▸ **Enunciado**: Escreva a continuação do texto a seguir, sobre a lei do capacete para motociclistas na Califórnia, começando logo depois da última frase.

KING:Achei muito engraçado quando o McDonald's deixou de usar aquelas minúsculas colherinhas de café com as quais as pessoas poderiam cheirar coca. Da última vez que estive lá deram-me uma colher enorme e se poderia cheirar muita coca nela!

Sei lá por quê, mas a Califórnia sempre foi o lugar onde há muito debate sobre quanta autoridade se pode impor à vida das pessoas. É lá que isso se manifesta de modo mais ostensivo. Eles têm uma lei exigindo o uso de capacetes pelos motociclistas, e estes sempre reclamam: "O capacete limita meu campo visual. E também não consigo ouvir o desempenho do motor da minha moto. Se ela incendiasse, eu só tomaria conhecimento quando o fogo chegasse no meu traseiro. " O que os motociclistas diziam nas entrelinhas é o seguinte: "Escute aqui, a cabeça é minha, e se eu quero esmigalhar meu cérebro de encontro aos meios-fios da Costa Highway, o problema é meu e de ninguém mais. "

O uso do capacete foi mantido, e então os dentistas resolveram que deveria haver uma lei obrigando a adoção de protetores para a boca. Isto porque estavam tendo que consertar todas aquelas mandíbulas e dentes espatifados. Eles diziam: "Os jogadores de futebol americano usam protetores de boca e os pugilistas profissionais também. Conseguiremos que os motoqueiros também o usem. " Isso foi a gota d'água que faltava e os motoqueiros chegaram ao Sacramento perguntando: "O que acontecerá depois? Será que terei que usar suspensório atlético para subir na minha moto?" E assim conseguiram jogar por terra a lei do capacete.

▸ **Dados armazenados**:
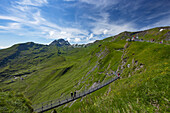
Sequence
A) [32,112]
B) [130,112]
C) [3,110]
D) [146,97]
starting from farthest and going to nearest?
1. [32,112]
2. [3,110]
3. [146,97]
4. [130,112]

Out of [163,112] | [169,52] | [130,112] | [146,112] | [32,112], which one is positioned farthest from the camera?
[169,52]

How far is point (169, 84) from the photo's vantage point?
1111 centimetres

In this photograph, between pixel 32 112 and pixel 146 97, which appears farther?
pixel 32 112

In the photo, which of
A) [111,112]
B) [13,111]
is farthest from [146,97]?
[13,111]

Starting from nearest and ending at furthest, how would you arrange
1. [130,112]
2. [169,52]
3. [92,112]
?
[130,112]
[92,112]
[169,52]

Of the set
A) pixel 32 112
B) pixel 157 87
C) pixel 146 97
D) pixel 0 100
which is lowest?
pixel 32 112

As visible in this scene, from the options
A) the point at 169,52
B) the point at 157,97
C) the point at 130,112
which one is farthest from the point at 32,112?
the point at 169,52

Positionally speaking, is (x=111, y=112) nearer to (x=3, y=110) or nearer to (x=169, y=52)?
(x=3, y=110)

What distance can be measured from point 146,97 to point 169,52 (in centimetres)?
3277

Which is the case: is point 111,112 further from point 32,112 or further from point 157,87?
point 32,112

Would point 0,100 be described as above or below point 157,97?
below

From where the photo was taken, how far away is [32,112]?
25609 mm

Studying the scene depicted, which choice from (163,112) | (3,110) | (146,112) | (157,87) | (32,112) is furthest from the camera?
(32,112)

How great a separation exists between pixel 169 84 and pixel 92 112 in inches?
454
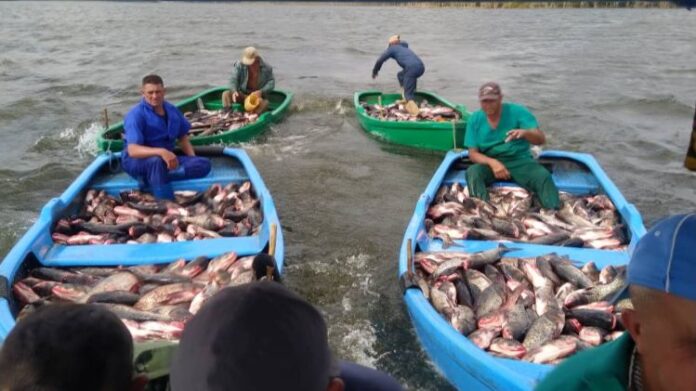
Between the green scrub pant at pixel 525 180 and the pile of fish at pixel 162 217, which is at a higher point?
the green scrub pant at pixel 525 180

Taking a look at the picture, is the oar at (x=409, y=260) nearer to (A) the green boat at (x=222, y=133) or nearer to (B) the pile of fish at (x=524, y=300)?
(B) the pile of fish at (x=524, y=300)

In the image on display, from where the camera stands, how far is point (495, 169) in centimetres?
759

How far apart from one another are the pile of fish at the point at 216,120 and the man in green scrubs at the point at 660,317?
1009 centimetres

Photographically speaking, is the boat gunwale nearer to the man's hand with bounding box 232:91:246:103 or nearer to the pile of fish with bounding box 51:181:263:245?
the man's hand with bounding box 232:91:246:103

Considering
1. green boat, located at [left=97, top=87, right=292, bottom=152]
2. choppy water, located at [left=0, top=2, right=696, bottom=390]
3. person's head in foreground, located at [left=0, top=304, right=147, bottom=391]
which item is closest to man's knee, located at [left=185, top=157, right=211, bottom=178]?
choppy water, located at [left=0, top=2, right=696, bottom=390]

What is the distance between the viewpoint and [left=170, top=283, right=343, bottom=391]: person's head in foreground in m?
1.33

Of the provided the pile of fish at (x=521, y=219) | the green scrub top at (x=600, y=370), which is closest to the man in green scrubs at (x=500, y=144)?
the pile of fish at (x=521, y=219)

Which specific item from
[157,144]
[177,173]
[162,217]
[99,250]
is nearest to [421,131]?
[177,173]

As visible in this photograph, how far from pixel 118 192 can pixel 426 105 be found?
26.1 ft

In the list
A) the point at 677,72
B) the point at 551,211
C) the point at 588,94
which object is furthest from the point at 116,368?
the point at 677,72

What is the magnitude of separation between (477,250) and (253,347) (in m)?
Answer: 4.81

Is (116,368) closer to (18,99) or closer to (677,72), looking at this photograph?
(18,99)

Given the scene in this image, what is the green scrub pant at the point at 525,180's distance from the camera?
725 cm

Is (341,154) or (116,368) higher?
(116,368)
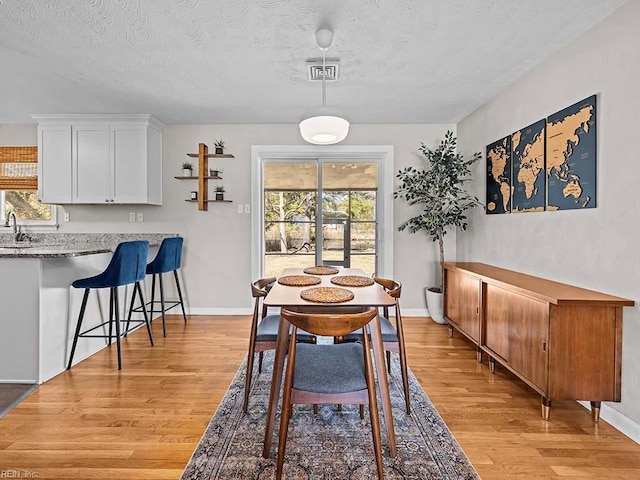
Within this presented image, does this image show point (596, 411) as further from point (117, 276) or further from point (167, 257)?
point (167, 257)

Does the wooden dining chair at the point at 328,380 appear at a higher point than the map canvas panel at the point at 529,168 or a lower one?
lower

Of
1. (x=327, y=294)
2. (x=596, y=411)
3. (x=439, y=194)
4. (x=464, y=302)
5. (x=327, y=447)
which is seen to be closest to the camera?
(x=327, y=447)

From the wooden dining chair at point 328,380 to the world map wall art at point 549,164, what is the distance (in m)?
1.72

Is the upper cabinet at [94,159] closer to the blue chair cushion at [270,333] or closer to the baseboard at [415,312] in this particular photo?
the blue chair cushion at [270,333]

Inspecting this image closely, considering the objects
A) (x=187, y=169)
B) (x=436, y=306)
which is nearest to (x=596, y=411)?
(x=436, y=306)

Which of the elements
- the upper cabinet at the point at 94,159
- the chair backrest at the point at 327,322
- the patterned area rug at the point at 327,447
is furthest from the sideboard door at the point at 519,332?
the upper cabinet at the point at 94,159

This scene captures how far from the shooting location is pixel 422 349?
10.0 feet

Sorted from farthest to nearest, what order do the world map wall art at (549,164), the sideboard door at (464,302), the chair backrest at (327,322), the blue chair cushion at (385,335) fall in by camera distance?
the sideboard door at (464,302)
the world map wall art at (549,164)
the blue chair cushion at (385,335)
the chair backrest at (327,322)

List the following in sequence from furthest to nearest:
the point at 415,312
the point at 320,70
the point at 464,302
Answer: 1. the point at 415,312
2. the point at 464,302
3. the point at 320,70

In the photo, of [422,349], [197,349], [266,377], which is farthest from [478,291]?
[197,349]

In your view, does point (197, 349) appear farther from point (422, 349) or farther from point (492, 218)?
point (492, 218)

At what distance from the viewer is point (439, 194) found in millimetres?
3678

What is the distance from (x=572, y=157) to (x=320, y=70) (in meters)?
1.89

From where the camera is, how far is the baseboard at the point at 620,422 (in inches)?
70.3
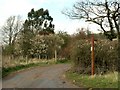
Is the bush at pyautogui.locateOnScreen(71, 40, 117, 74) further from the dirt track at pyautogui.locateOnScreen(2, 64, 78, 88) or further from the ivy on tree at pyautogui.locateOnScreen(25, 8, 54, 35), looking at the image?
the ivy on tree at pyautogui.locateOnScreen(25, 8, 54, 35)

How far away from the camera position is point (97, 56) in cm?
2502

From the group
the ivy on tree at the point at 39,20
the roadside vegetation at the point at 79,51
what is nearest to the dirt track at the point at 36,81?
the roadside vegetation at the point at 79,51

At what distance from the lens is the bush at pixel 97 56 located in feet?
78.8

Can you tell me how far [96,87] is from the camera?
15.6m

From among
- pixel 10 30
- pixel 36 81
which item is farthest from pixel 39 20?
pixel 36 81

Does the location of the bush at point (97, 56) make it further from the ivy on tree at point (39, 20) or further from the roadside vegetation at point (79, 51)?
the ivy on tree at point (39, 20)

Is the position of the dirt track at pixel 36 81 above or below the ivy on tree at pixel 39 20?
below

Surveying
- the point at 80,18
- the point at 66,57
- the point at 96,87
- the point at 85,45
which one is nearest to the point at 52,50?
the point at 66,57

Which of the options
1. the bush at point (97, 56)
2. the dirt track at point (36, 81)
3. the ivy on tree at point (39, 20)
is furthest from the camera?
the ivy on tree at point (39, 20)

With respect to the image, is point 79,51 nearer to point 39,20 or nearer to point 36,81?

▸ **Resposta**:
Isto é algo terrível de dizer, mas nos meus momentos mais sombrios fico imaginando que, se tudo fosse lícito, não haveria de ser uma espécie de solução darwiniana para uma porção de problemas? Quem são os motoqueiros que se vêem por aí passeando sem capacete ou com um chapéu colocado de trás para frente como aquele ioiô no Cheap Trick? São uns palermas e se espatifarem seus cérebros pelas calçadas, não irão colecionar tíquetes-restaurane.

A única coisa que nunca consegui engolir na década de 60 foi a idéia de que Nixon e os republicanos daquela época fossem totalitários, fascistas, apenas coisas indentificáveis que desejavam dominar e destruir o movimento de resistência e tudo mais. Ainda assim, estavam dizendo: "Não estoure sua cabeça com as drogas. Não se pode fazer isto. Não se pode fazer aquilo. Não se pode fazer aquilo outro. "

Se constituíssemos uma sociedade realmente fascista e tivéssemos uma minoria que berrasse: "Pare com isto, pare com aquilo, pare com aquilo outro", o que diríamos seria: "Ora vamos tratar de lhes fornecer todas as drogas que quiserem. "

Aconteceu algo muito parecido com isso em muitos estados. Reduziram o limite de idade de venda de bebidas alcoólicas para dezoito anos e disseram: "Embriaguem-se. "

P: Existe uma teoria dizendo que a maconha é tão popular atualmente por ser a droga perfeita para manter os jovens tranqüilos. E a gente tem que dizer: "Não faça isso", para que eles o façam.

KING:"Me atire na pedra, não me atirem na água!" Até que é interessante. Na verdade, nunca pensei nisso.

P: O Maine é um estado onde existe tendência para colocar tudo dentro da legalidade. Considera isso uma boa idéia?

KING: Aprovo, sem dúvida alguma. Acho que a marijuana não só deveria ser permitida, como deveria ser uma indústria doméstica. Isso haveria de ser maravilhoso para o estado do Maine. Há algumas drogas de plantio caseiro muito boas. Tenho certeza que seriam ainda melhores se pudessem ser cultivadas em estufas e usando fertilizantes.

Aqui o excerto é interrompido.